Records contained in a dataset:
******************************

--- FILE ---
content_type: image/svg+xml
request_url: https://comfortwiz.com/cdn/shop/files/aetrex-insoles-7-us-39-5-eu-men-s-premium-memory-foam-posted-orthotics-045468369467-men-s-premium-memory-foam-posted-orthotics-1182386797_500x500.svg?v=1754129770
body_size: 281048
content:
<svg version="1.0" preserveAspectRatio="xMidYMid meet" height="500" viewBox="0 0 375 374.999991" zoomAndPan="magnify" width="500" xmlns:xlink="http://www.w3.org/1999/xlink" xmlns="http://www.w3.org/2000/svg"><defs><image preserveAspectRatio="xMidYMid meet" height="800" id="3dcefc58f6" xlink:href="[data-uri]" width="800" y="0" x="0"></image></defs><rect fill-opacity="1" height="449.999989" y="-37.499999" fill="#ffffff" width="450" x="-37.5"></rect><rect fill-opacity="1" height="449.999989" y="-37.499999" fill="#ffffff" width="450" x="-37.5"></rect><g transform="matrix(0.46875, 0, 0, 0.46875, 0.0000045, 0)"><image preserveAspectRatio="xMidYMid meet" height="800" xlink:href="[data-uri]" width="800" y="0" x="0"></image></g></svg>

******************************

● PROBLEM DETAILS
For every line in the data above that has the string "image", return that line.

● RESULT OF THIS EXERCISE
content_type: image/svg+xml
<svg version="1.0" preserveAspectRatio="xMidYMid meet" height="500" viewBox="0 0 375 374.999991" zoomAndPan="magnify" width="500" xmlns:xlink="http://www.w3.org/1999/xlink" xmlns="http://www.w3.org/2000/svg"><defs><image preserveAspectRatio="xMidYMid meet" height="800" id="3dcefc58f6" xlink:href="[data-uri]" width="800" y="0" x="0"></image></defs><rect fill-opacity="1" height="449.999989" y="-37.499999" fill="#ffffff" width="450" x="-37.5"></rect><rect fill-opacity="1" height="449.999989" y="-37.499999" fill="#ffffff" width="450" x="-37.5"></rect><g transform="matrix(0.46875, 0, 0, 0.46875, 0.0000045, 0)"><image preserveAspectRatio="xMidYMid meet" height="800" xlink:href="[data-uri]" width="800" y="0" x="0"></image></g></svg>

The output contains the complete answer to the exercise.